COVID-19 vaccines in the Emergency Department for unhoused patients
UC Davis Health studying first Emergency Department-based COVID-19 vaccination program
UC Davis Health’s Department of Emergency Medicine is studying an Emergency Department-based COVID-19 vaccination program for patients without housing. The team recently conducted an assessment to evaluate the feasibility such a program.
After the US Food & Drug Administration authorized the emergency use of COVID-19 vaccines in the public, emergency medicine implemented a strategy to better reach patients without housing. The Emergency Department (ED) created a best practice alert in the electronic health records of these patients. It prompted providers to order COVID-19 vaccines for eligible patients. This was the first-ever ED-based COVID-19 vaccination program.
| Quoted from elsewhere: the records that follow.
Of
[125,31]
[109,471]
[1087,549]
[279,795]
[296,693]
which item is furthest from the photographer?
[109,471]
“Homelessness poses multiple challenges that can exacerbate and amplify the spread of COVID-19,” said James F. Holmes, executive vice chair of emergency medicine. “As many unhoused patients do not access traditional outpatient services, there are few opportunities to discuss and offer COVID-19 vaccinations to this population.”
According to an assessment by the Centers for Disease Control and Prevention, individuals living in homeless shelters experience some of the highest rates of COVID-19 positivity and mortality in the country.
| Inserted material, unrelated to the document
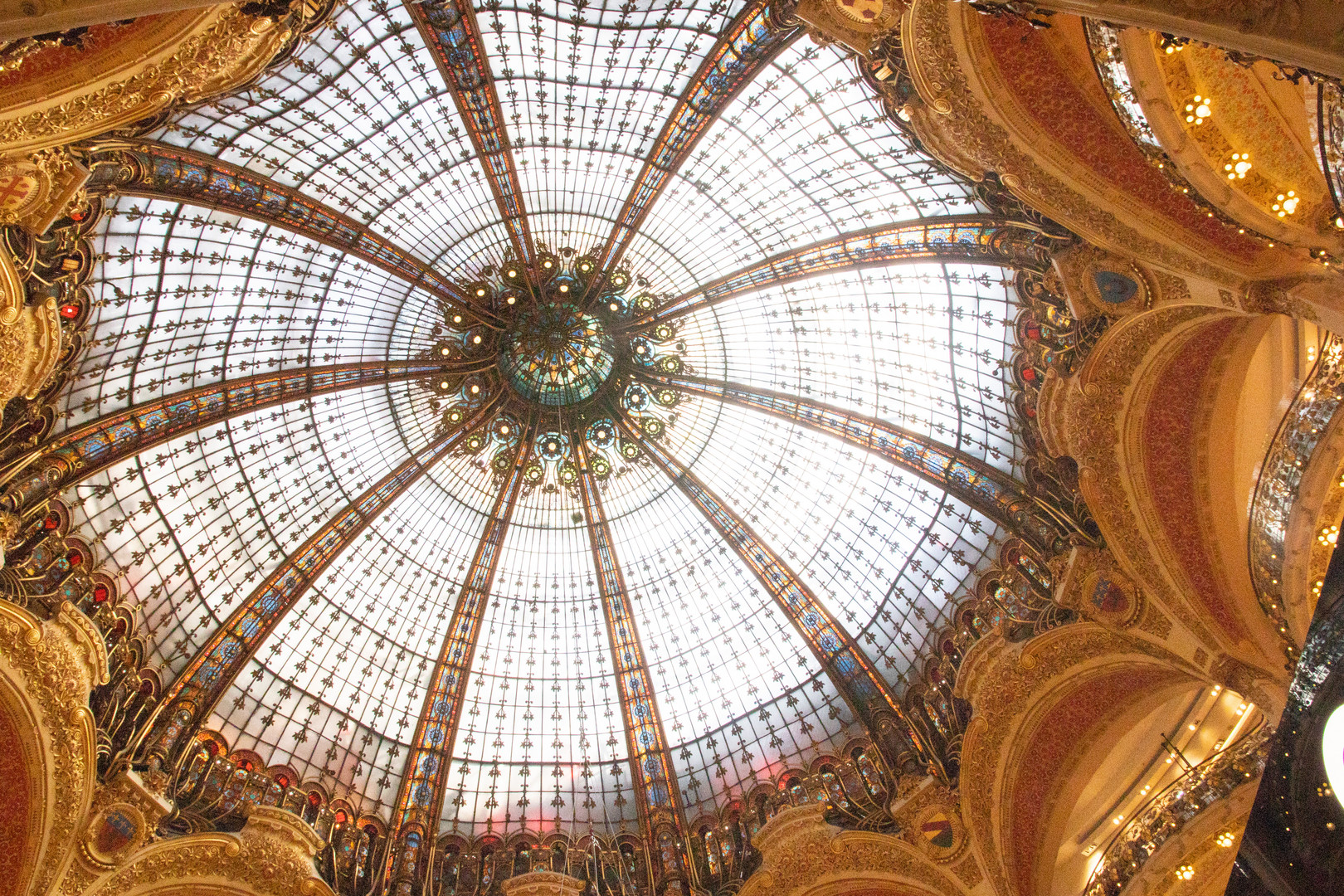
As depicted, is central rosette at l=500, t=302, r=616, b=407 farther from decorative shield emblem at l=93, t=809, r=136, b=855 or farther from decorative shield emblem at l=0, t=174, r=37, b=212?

Additionally, many people experiencing homelessness are older or have underlying medical conditions, placing them at higher risk for severe COVID-19–associated illness.
“For many uninsured and unhoused populations, the ED is one of the only sources of health care services available to them,” explained Holmes. “Therefore, their visits to the ED are often the best opportunity in which to deliver important public health services, such as vaccinations.”
For many uninsured and unhoused populations, the ED is one of the only sources of healthcare services available to them. Therefore, their visits to the ED are often the best opportunity in which to deliver important public health services, such as vaccinations.”
Data from the study
The investigators analyzed data between June 10 and August 26, 2021. During that period there were 25,871 patient encounters with 19,992 unique patients in the Emergency Department. There were 1,474 (6% of total ED population) visits in 1,085 unique patients who were without homes. The best practice alert notified providers in 1,046 encounters with patients experiencing homelessness (71% of total encounters with homeless patients). The alert was accepted in 79 encounters (8%).
As a result, 43 patients without housing were vaccinated because of the best practice alert, while 18 homeless patients were vaccinated without best practice alert prompting. For perspective, 76 patients who were not experiencing homelessness were vaccinated in the ED.
“The assessment showed implementing an emergency department based COVID-19 vaccine for unhoused patients is feasible, however, use of a best practice alert had minimal impact on whether a clinician ordered a COVID-19 vaccination,” Holmes said. “We need further studies to explore the utility of the ED as a setting for COVID-19 vaccination so we can engage individuals with vaccine hesitancy and provide education and reassurance about the efficacy and safety of vaccine administration.”